Character. Path to the environment file containing paths to data sources. Defaults to .env.

r_environ

Character. Path to .Renviron file with GBIF credentials (GBIF_EMAIL, GBIF_USER, GBIF_PWD). Default: ".Renviron". The credentials must be in the format:

  • GBIF_EMAIL=your_email

  • GBIF_USER=your_username

  • GBIF_PWD=your_password

n_cores

Integer. Number of CPU cores to use for parallel processing. Default: 6.

strategy

Character. The parallel processing strategy to use. Valid options are "sequential", "multisession" (default), "multicore", and "cluster". See future::plan() and ecokit::set_parallel() for details.

request

Logical. If TRUE (default), requests GBIF data; otherwise, loads from disk.

download

Logical. If TRUE (default), downloads and saves GBIF data.

split_chunks

Logical. If TRUE (default), splits data into chunks for easier processing.

overwrite

Logical. If TRUE, reprocesses existing .RData chunks. Default: FALSE. This helps to continue working on previously processed chunks if the previous try failed, e.g. due to memory issue.

delete_chunks

Logical. If TRUE (default), deletes chunk files.

chunk_size

Integer. Records per data chunk. Default: 50000.

boundaries

Numeric vector (length 4). GBIF data bounds (Left, Right, Bottom, Top). Default: c(-30, 50, 25, 75).

start_year

Integer. Earliest collection year to be included. Default is 1981.

chunk_file

Character. Path of chunk file for processing.

max_uncertainty

Numeric. Maximum spatial uncertainty in kilometres. Default: 10.

save_RData

Logical. If TRUE (default), saves chunk data as .RData.

return_data

If TRUE, returns chunk data; otherwise, invisible(NULL). Default: FALSE.

species

Character. Species name for processing.

verbose

Logical. If TRUE (default), prints progress messages.

plot_tag

Character. Tag for plot titles.

Note

Relies on a static RDS file listing IAS species, GBIF keys, and metadata, standardized by Marina Golivets (Feb 2024).

Functions details

  • GBIF_process(): Orchestrates GBIF data requests, downloads, processing, and mapping. Saves RData, Excel, and JPEG summary files.

  • GBIF_download(): Requests and downloads GBIF data (if download = TRUE), using the specified criteria (taxa, coordinates, time period, and boundaries), splits into small chunks (if split_chunks = TRUE), and saves metadata. Returns invisible(NULL).
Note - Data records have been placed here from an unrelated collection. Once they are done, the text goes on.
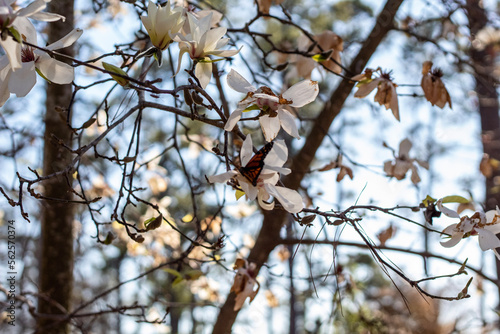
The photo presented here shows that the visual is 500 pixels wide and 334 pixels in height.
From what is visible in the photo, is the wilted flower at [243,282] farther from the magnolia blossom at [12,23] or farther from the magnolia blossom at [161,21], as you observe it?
the magnolia blossom at [12,23]

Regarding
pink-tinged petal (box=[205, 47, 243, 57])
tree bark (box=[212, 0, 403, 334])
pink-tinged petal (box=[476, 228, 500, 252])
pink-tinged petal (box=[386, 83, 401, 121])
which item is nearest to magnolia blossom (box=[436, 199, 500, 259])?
pink-tinged petal (box=[476, 228, 500, 252])

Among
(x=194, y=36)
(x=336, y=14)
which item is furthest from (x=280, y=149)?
(x=336, y=14)

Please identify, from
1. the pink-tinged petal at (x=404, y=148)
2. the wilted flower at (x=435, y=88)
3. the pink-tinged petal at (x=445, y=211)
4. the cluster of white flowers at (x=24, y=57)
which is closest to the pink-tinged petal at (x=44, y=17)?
the cluster of white flowers at (x=24, y=57)

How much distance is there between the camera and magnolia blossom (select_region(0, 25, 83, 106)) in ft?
2.02

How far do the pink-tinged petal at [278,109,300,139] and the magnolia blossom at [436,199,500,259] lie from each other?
0.30 m

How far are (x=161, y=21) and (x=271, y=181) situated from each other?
0.89 feet

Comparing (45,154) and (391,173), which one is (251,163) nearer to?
(391,173)

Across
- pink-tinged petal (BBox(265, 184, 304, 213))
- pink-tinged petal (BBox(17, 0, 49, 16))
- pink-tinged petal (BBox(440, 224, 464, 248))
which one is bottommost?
pink-tinged petal (BBox(265, 184, 304, 213))

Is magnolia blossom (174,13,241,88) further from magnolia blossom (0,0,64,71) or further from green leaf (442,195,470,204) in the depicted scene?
green leaf (442,195,470,204)

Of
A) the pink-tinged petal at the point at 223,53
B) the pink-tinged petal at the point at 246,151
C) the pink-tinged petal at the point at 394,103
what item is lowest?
the pink-tinged petal at the point at 246,151

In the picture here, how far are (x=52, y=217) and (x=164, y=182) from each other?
0.62 metres

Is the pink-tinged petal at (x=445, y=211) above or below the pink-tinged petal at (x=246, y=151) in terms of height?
above

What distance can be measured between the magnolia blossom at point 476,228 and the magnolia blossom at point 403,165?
1.36ft

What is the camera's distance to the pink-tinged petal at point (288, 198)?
61 cm
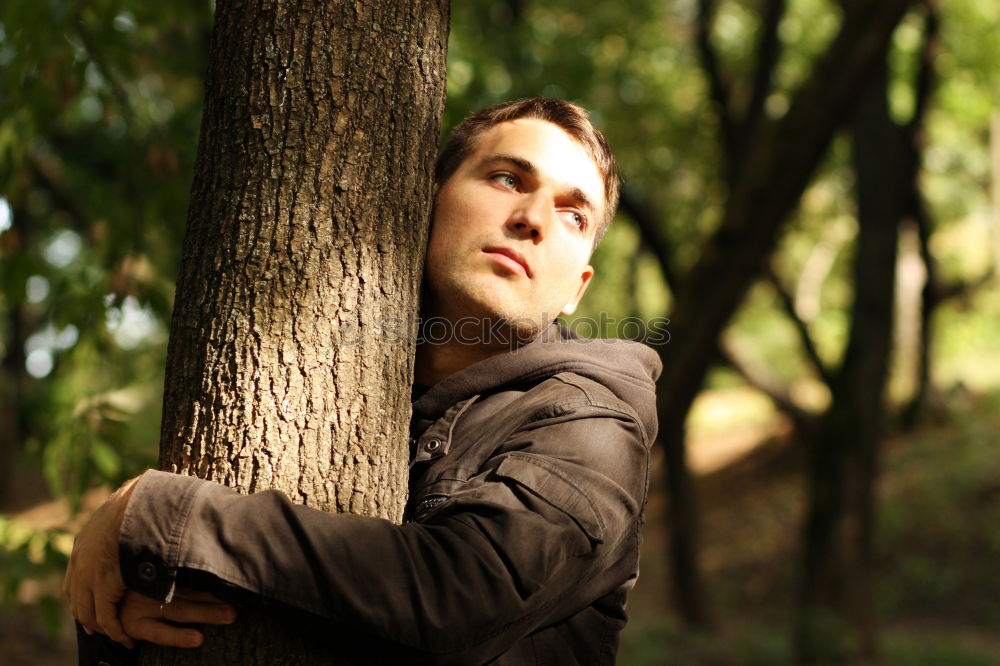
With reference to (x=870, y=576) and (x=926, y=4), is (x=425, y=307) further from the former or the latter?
(x=926, y=4)

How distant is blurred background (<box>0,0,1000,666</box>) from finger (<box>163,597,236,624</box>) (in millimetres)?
1794

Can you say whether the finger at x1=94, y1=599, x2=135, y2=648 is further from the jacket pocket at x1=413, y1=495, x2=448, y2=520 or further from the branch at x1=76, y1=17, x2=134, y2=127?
the branch at x1=76, y1=17, x2=134, y2=127

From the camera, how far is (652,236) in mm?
11039

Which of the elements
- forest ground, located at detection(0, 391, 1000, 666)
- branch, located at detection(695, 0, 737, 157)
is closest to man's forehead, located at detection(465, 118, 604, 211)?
forest ground, located at detection(0, 391, 1000, 666)

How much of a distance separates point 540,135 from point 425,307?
1.69 ft

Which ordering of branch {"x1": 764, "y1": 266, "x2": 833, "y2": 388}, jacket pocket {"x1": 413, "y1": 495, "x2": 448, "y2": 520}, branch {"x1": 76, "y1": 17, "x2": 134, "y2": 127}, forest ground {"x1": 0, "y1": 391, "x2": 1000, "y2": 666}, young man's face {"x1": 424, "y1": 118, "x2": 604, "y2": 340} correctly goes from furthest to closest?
branch {"x1": 764, "y1": 266, "x2": 833, "y2": 388}
forest ground {"x1": 0, "y1": 391, "x2": 1000, "y2": 666}
branch {"x1": 76, "y1": 17, "x2": 134, "y2": 127}
young man's face {"x1": 424, "y1": 118, "x2": 604, "y2": 340}
jacket pocket {"x1": 413, "y1": 495, "x2": 448, "y2": 520}

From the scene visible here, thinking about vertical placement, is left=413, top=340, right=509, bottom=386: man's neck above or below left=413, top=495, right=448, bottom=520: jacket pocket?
above

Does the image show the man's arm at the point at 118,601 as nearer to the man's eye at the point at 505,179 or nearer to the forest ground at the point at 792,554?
the man's eye at the point at 505,179

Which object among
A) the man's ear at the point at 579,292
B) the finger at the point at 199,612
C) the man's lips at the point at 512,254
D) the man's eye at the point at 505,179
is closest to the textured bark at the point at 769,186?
the man's ear at the point at 579,292

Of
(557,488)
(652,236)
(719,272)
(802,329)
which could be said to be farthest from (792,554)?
(557,488)

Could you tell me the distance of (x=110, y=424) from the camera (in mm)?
3559

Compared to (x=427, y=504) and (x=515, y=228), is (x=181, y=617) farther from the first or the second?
(x=515, y=228)

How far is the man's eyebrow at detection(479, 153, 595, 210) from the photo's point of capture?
2.22 m

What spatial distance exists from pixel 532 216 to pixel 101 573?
3.80ft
  • GBIF_read_chunk(): Filters chunk data (spatial/temporal, e.g., spatial uncertainty, collection year, coordinate precision, and taxonomic rank), select relevant columns, and saves as .RData (if save_RData = TRUE) or returns it (if return_data = TRUE). Skips if .RData exists and overwrite = FALSE.

  • GBIF_species_data(): Converts species-specific data to sf and raster formats, generating distribution maps.

Author

Ahmed El-Gabbas